Le chef de la diplomatie turque a également annoncé la saisine de la Cour internationale de justice de la Haye "pour examiner (la légalité) du blocus mis en place par Israël sur Gaza depuis le 31 mai 2010".

Critiquant les "actions illégales" d’Israël, le ministre turc souligne que les relations entre les deux pays "ne se normaliseront pas tant que ces conditions ne seront pas remplies".

"Le temps est venu pour Israël de payer le prix pour ses actions illégales", a-t-il dit.

En réponse, Israël a indiqué examiner sa réponse à la décision d’Ankara. Le bureau du Premier ministre Benjamin Netanyahu "tient des consultations" pour décider de la réponse et de sa formulation, a expliqué un haut responsable sous couvert de l’anonymat.

La Turquie avait annoncé début septembre qu’elle mettrait en oeuvre son "plan B" de sanctions contre Israël si ce pays s’obtinait à ne pas s’excuser à la suite du raid.

Cette crise a fait l’objet d’un rapport de l’ONU qui souligne que l’opération de la marine israélienne était "excessive", mais reconnaît la légalité du blocus naval.

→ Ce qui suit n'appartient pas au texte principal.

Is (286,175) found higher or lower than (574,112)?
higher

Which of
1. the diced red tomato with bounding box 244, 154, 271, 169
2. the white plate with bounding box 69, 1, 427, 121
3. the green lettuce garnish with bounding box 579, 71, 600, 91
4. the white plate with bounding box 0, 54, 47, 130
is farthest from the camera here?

Vendredi, le président turc Abdullah Gül a fustigé ce rapport comme "nul et non avenu" et mis en garde Israël : "la Turquie pourrait envisager d’autres mesures dans le futur".

Pour sa part, Israël, qui avait plutôt bien accueilli le rapport, avait déclaré qu’elle en accepterait les conclusions avec des "réserves ponctuelles".

La publication de ce rapport avait déjà été reportée plusieurs fois cette année afin de permettre à Israël et la Turquie de réduire leurs divergences.

Après le raid qui s’était déroulé dans les eaux internationales, la Turquie avait rappelé son ambassadeur à Tel-Aviv et assuré que les relations bilatérales ne seraient "plus jamais les mêmes", tout en exigeant des excuses.

Israël s’est dit prêt à exprimer ses regrets et à verser des fonds "à titre humanitaire" aux parents des victimes mais a refusé de présenter ses excuses pour ne pas exposer ses soldats à des poursuites judiciaires.